## Problem description
One part of the entries below is wanted: the lines from the one containing "scientific name: Sus scrofa" through the one containing "Moving vote fraction: 100%.". Write those out exactly and nothing else.

## Material provided
________________
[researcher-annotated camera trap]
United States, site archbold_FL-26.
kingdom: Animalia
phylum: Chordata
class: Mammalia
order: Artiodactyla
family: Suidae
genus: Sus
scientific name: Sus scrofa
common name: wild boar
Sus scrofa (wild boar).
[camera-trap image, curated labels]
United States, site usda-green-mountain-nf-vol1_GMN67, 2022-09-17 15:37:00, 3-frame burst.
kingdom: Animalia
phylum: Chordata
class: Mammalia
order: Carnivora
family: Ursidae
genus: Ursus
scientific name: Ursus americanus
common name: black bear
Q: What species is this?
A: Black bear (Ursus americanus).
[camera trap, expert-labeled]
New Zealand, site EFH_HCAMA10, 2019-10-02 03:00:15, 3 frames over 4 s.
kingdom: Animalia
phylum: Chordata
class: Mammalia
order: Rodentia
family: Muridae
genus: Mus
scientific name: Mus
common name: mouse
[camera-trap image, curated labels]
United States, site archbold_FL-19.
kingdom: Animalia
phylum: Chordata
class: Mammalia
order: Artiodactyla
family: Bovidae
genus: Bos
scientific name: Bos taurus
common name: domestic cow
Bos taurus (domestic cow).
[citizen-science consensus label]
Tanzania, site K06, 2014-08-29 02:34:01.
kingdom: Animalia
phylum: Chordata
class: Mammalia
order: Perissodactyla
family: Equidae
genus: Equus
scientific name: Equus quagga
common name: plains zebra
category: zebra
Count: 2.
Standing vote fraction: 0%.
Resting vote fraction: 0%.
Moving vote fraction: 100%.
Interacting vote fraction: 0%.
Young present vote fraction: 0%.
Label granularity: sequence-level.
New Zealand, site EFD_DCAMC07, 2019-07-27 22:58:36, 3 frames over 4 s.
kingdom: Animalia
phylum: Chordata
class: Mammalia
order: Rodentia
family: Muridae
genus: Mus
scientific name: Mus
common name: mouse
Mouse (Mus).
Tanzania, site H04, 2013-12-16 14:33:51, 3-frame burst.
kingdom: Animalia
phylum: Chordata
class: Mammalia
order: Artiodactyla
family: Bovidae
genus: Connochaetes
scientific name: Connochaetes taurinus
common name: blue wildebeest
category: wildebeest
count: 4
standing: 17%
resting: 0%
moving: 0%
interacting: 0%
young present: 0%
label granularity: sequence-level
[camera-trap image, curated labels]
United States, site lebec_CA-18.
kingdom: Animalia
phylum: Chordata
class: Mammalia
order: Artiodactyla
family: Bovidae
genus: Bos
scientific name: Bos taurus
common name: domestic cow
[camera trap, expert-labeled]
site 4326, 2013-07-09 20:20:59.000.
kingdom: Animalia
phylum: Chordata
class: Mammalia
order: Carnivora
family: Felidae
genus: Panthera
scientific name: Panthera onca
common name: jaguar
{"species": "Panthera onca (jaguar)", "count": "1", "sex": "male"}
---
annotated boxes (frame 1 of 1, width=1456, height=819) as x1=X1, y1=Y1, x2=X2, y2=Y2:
________________
## Response
scientific name: Sus scrofa
common name: wild boar
Sus scrofa (wild boar).
[camera-trap image, curated labels]
United States, site usda-green-mountain-nf-vol1_GMN67, 2022-09-17 15:37:00, 3-frame burst.
kingdom: Animalia
phylum: Chordata
class: Mammalia
order: Carnivora
family: Ursidae
genus: Ursus
scientific name: Ursus americanus
common name: black bear
Q: What species is this?
A: Black bear (Ursus americanus).
[camera trap, expert-labeled]
New Zealand, site EFH_HCAMA10, 2019-10-02 03:00:15, 3 frames over 4 s.
kingdom: Animalia
phylum: Chordata
class: Mammalia
order: Rodentia
family: Muridae
genus: Mus
scientific name: Mus
common name: mouse
[camera-trap image, curated labels]
United States, site archbold_FL-19.
kingdom: Animalia
phylum: Chordata
class: Mammalia
order: Artiodactyla
family: Bovidae
genus: Bos
scientific name: Bos taurus
common name: domestic cow
Bos taurus (domestic cow).
[citizen-science consensus label]
Tanzania, site K06, 2014-08-29 02:34:01.
kingdom: Animalia
phylum: Chordata
class: Mammalia
order: Perissodactyla
family: Equidae
genus: Equus
scientific name: Equus quagga
common name: plains zebra
category: zebra
Count: 2.
Standing vote fraction: 0%.
Resting vote fraction: 0%.
Moving vote fraction: 100%.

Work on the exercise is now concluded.